One of the way to go around NEST()
limitation of "nesting" just one field is to use BigQuery User-Defined Functions. They are extremely powerful yet still have some Limits and Limitations to be aware of. And most important from my prospective to have in mind - they are quite a candidates for being qualified as expensive High-Compute queries
Complex queries can consume extraordinarily large computing resources
relative to the number of bytes processed. Typically, such queries
contain a very large number of JOIN or CROSS JOIN clauses or complex
User-defined Functions.
So, below is example that "mimic" NEST(b, c) from example in questino:
SELECT a, d.b, d.c FROM
JS(( // input table
SELECT a, NEST(CONCAT(STRING(b), ',', STRING(c))) AS d
FROM (
SELECT * FROM
(SELECT 1 AS a, 5 AS b, 2 AS c),
(SELECT 1 AS a, 3 AS b, 1 AS c),
(SELECT 2 AS a, 2 AS b, 1 AS c)
) GROUP BY a),
a, d, // input columns
"[{'name': 'a', 'type': 'INTEGER'}, // output schema
{'name': 'd', 'type': 'RECORD',
'mode': 'REPEATED',
'fields': [
{'name': 'b', 'type': 'STRING'},
{'name': 'c', 'type': 'STRING'}
]
}
]",
"function(row, emit){ // function
var c = [];
for (var i = 0; i < row.d.length; i++) {
x = row.d[i].toString().split(',');
t = {b:x[0], c:x[1]}
c.push(t);
};
emit({a: row.a, d: c});
}"
)
It is relatively straightforward. I hope you will be able to walk through it and get an idea
Still - remember:
No matter how you create record with nested/repeated fields - BigQuery
automatically flattens query results, so visible results won't contain
repeated fields.

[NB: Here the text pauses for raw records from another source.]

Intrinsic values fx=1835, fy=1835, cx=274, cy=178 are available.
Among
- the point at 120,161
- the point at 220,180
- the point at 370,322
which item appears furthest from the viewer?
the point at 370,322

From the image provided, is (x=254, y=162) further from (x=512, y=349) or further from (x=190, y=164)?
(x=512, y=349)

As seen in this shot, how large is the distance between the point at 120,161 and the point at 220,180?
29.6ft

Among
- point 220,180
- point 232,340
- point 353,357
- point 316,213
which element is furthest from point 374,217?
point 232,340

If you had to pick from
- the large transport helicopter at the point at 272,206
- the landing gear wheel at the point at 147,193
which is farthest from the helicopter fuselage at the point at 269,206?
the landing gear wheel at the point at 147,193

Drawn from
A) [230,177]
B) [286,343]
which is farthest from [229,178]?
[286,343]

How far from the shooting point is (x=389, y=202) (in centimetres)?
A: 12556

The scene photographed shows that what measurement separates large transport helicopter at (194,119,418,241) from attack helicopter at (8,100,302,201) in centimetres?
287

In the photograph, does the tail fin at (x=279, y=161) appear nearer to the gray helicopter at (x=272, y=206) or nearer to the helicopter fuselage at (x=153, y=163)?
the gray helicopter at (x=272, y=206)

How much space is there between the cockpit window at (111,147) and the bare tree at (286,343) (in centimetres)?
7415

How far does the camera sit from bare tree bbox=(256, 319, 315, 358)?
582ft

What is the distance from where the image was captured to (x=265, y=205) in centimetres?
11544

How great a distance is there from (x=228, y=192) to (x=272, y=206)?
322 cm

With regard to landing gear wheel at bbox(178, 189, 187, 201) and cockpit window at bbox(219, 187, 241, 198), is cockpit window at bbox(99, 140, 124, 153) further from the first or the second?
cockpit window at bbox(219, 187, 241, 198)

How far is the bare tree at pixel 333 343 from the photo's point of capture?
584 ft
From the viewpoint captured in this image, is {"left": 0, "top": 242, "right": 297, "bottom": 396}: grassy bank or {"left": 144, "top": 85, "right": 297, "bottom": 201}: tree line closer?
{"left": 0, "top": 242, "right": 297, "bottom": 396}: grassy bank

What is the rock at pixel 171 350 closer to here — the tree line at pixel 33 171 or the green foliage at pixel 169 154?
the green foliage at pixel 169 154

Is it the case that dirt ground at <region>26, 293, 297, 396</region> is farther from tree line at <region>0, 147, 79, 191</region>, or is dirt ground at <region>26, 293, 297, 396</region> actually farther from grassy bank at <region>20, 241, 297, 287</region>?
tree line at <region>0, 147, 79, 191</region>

So you should use it as a subselect that produces
intermediate results for immediate use by the same query.
As FYI, you can prove for yourself that above returns only two records (not three as it is looks like when it is flattened) by running below query
SELECT COUNT(1) AS rows FROM (
<above query here>
)
Another important NOTE:
This is a known that NEST()
is not compatible with UnFlatten Results
Output and mostly is used for intermediate result in subquery.
In contrast, above solution can be easily saved directly to table (with unchecked Flatten Results)